Fla. Insurance Regulator Files Complaint to Suspend Allstate Licenses
Florida Insurance Commissioner Kevin McCarty today announced that the Office of Insurance Regulation has filed an administrative complaint on a non-emergency basis seeking to suspend the certificates of authority of the Allstate Companies to write new insurance policies in Florida.
The complaint is based in part on Allstate's failure to provide witnesses and documents as subpoenaed by the OIR; falsely labeling subpoenaed documents as trade secret and falsely certifying its rate filings.
"Seeking to suspend a company's license is not something we take lightly," said General Counsel Steve Parton. "However, in light of their defiance of the Florida Insurance Code, we think it is necessary to make the point that actions such as we have seen by Allstate will not be tolerated."
Allstate was to have provided all appropriate company documents related to the OIR's investigation at or before a Jan. 15 hearing. Instead, in late November, Allstate filed 51 pages of objections to the subpoenas. Allstate has been delivering documents to the OIR since the Jan. 15 hearing, but has not delivered all documents requested by the subpoenas and is maintaining claims of privilege to some of the documents.
The OIR has been asking for documents about Allstate's reinsurance program, its relationships with risk modeling companies, insurance rating organizations and insurance trade associations. The subpoenas also required appropriate witnesses to appear at the January hearing to be able to discuss issues that were subjects of the subpoenas.

(Scene-based reasoning records)
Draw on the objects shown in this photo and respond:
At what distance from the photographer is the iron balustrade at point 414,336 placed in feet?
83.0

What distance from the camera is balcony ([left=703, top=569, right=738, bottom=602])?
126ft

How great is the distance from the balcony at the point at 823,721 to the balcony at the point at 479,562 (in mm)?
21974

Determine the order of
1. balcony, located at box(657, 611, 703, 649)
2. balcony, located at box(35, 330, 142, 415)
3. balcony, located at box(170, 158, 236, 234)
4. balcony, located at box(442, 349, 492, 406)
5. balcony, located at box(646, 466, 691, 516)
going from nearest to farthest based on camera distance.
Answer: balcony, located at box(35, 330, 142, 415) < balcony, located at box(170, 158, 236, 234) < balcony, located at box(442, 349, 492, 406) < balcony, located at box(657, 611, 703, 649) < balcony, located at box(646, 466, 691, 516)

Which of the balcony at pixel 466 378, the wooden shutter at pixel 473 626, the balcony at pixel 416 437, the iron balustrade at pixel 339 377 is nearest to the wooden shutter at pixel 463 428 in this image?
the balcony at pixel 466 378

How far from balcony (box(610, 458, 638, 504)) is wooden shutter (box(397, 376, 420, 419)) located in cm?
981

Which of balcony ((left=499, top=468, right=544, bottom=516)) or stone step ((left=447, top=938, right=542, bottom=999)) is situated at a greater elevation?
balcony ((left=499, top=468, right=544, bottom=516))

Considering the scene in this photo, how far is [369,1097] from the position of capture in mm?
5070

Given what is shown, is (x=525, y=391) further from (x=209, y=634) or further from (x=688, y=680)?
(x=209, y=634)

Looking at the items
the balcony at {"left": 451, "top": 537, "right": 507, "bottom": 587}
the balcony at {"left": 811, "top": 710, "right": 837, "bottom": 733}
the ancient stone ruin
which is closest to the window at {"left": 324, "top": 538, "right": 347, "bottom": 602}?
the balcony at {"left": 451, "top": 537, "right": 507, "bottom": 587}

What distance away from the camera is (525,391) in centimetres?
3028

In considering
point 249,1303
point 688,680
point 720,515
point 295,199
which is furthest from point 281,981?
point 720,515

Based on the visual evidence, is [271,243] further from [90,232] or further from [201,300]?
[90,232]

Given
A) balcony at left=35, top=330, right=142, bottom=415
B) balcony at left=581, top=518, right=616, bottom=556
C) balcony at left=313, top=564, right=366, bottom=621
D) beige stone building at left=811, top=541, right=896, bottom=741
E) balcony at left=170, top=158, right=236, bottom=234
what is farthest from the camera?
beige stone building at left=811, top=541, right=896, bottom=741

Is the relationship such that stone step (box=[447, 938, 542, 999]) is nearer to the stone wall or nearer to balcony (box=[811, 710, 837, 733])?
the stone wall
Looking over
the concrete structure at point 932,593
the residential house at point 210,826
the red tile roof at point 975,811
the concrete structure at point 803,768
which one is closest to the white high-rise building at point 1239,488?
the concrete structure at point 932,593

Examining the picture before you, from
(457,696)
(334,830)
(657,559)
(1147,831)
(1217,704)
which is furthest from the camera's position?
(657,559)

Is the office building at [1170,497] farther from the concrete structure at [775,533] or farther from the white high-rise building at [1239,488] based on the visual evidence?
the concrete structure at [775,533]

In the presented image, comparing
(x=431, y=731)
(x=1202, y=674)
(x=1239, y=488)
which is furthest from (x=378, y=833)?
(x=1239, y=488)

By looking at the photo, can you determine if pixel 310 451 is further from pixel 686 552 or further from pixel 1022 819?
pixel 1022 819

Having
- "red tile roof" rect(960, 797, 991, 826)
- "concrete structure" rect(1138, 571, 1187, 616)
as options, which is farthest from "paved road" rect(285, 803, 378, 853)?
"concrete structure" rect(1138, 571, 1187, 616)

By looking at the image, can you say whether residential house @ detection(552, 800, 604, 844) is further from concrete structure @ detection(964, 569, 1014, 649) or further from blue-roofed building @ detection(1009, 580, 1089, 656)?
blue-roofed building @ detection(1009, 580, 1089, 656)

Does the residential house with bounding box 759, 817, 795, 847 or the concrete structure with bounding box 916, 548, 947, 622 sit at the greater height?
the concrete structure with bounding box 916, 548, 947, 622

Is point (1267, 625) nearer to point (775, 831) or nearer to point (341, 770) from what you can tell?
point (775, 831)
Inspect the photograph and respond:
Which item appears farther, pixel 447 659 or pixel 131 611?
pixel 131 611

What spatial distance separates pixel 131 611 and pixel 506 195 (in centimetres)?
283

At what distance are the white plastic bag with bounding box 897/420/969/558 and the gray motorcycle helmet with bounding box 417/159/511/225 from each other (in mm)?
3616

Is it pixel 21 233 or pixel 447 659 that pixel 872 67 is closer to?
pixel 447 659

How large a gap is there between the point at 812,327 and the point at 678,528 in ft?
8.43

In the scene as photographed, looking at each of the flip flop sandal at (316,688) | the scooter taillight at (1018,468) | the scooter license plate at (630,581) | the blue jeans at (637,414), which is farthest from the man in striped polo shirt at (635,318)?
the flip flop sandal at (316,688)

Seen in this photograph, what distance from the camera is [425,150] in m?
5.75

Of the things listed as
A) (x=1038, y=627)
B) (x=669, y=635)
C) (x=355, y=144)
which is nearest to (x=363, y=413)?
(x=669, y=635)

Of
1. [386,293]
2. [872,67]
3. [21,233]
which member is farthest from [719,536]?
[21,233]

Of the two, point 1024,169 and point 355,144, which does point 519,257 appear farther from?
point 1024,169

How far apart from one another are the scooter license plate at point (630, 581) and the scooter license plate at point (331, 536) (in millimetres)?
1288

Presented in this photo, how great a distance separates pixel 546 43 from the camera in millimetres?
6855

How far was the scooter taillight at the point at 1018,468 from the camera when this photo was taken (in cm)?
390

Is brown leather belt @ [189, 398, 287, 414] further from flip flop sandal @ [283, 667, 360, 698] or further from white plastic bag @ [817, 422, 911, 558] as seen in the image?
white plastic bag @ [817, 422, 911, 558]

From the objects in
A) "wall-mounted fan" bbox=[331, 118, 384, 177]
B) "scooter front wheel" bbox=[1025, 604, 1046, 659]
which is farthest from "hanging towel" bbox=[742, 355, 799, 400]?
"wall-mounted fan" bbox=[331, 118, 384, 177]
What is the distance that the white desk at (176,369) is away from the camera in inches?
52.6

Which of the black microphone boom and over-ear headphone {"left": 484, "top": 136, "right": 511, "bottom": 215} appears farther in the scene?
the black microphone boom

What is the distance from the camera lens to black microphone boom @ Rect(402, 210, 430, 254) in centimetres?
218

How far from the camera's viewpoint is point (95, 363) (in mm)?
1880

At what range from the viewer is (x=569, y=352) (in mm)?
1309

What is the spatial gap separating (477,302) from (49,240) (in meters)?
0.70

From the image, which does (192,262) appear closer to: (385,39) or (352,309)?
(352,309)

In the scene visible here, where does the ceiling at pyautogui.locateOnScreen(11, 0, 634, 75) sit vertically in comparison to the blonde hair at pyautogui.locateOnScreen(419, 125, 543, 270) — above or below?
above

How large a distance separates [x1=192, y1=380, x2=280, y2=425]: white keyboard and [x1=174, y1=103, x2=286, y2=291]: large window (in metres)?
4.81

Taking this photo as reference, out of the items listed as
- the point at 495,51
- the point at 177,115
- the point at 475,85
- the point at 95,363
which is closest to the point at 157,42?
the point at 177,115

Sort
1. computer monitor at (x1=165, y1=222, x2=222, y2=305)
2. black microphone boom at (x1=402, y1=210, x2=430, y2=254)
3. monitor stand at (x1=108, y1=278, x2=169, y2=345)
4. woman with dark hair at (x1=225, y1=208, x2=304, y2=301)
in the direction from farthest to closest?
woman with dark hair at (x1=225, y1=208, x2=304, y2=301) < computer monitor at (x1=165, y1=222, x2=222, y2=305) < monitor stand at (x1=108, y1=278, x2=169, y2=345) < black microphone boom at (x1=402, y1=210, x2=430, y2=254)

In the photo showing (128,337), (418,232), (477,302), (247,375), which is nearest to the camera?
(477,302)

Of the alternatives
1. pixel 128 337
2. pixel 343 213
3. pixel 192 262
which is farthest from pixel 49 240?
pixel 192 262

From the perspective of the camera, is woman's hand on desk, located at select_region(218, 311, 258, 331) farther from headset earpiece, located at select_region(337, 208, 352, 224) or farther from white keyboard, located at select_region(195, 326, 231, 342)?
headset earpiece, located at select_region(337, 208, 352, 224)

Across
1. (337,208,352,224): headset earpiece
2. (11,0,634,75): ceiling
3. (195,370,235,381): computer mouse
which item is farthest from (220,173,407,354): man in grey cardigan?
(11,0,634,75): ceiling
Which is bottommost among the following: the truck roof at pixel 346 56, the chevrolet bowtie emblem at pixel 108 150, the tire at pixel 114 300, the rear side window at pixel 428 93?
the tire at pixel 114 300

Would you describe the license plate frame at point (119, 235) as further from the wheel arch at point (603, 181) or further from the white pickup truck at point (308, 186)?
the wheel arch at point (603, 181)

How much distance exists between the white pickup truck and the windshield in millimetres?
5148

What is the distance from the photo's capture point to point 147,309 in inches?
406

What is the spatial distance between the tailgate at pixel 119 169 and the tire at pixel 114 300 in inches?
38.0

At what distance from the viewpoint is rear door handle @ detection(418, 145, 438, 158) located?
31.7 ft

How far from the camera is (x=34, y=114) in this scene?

■ WHAT IS ASKED:
[1] Transcribe the part of the Allstate license complaint text starting with "Fla. Insurance Regulator" and going on through "policies in Florida.".
[2] Continue the text on the Florida complaint against Allstate from the point where it stops.

■ ANSWERS GIVEN:
[1]
Fla. Insurance Regulator Files Complaint to Suspend Allstate Licenses
Florida Insurance Commissioner Kevin McCarty today announced that the Office of Insurance Regulation has filed an administrative complaint on a non-emergency basis seeking to suspend the certificates of authority of the Allstate Companies to write new insurance policies in Florida.

[2]
The complaint also alleges that Allstate has violated Florida law by not properly certifying its rate filings as required by House Bill 1A, which passed in January 2007.
Filing the complaint is required under Florida law as part of the process that began when Commissioner McCarty issued a final immediate order Jan. 17, suspending Allstate from writing any new business – in all lines – in Florida. Allstate is expected to request an administrative hearing on the Office's complaint. If requested, a hearing would be held at the Division of Administrative Hearings.
An administrative law judge will hear the evidence and then make findings of fact. McCarty could then issue a final order, which may include a suspension of Allstate's certificates of authority. Allstate could then appeal to the First District Court of Appeal.
The DOAH hearing is separate from the ongoing matter that Allstate initiated in the First District Court of Appeal by filing its Jan. 17 notice of appeal of the commissioner's order. That matter is still proceeding in the DCA.
The Allstate suspension was the first time the OIR had suspended a company for failure to "freely" provide documents as required by Florida law.
The Order would apply to all Allstate companies on which the subpoenas were served:
Allstate Floridian Insurance Co.
Allstate Indemnity Co.
Allstate Property & Casualty Insurance Co.
Allstate Insurance Co.
Allstate Floridian Indemnity Co.
Allstate Fire and Casualty Insurance Co.
Encompass Insurance Co. of America
Encompass Indemnity Co.
Encompass Floridian Insurance Co.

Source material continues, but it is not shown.